O governo do presidente Luiz Inácio Lula da Silva
(PT) aposta em manter a cooperação com os Estados Unidos (EUA) na área de
segurança pública após a gestão de Donald Trump decidir classificar o Primeiro
Comando da Capital (PCC) e o Comando Vermelho como organizações criminosas.
A medida entrou em vigor nesta sexta-feira (5/6) e
altera o “status jurídico” das duas facções criminosas perante a comunidade
internacional.
Auxiliares do presidente avaliam que a ação decorre
de questões políticas e, por isso, dificilmente serão revertidas no curto
prazo.
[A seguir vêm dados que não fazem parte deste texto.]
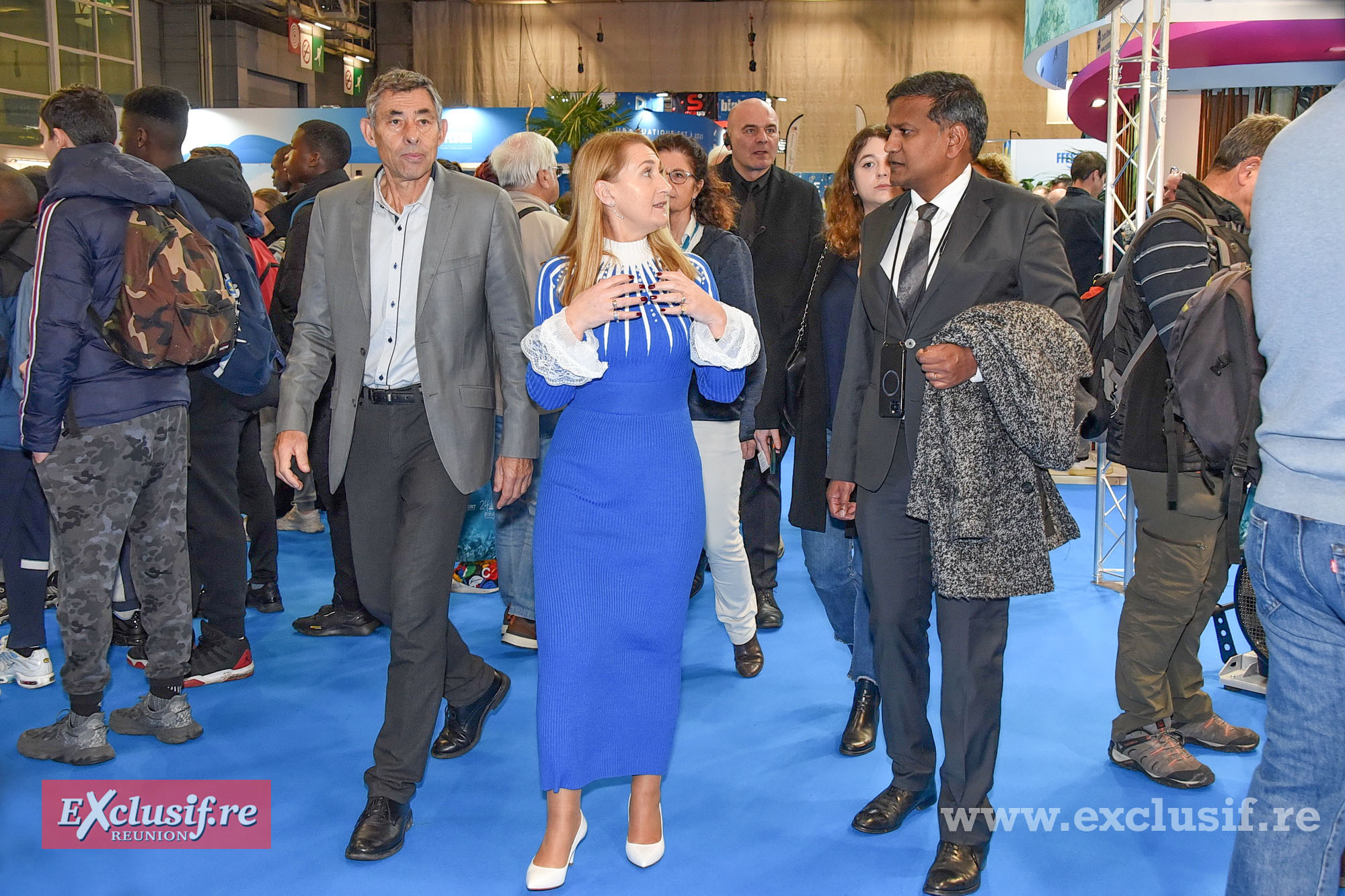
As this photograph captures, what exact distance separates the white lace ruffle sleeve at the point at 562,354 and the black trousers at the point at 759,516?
231cm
No entanto, o governo acredita que a mudança não deve produzir efeitos
imediatos.
O Planalto defende a ampliação da cooperação não só
com os EUA, mas com países vizinhos e a União Europeia para fortalecer o
combate ao crime organizado. Como parte desse esforço, a Receita Federal deve
enviar uma equipe ao país norte-americano até o fim do mês para discutir
possibilidades de colaboração com o serviço de Receita dos EUA (IRS, sigla em
inglês).
Anteriormente, o órgão já havia fechado um acordo
com o U.S. Customs and Border Protection (CBP), agência de fronteiras dos EUA,
para integrar ações de combate a crimes como tráfico de armas e entorpecentes.
As medidas se somam a um pacote de ações lançadas
pelo governo federal na segurança pública que busca não só blindar o país de
ingerências externas, mas melhorar os índices de popularidade do petista.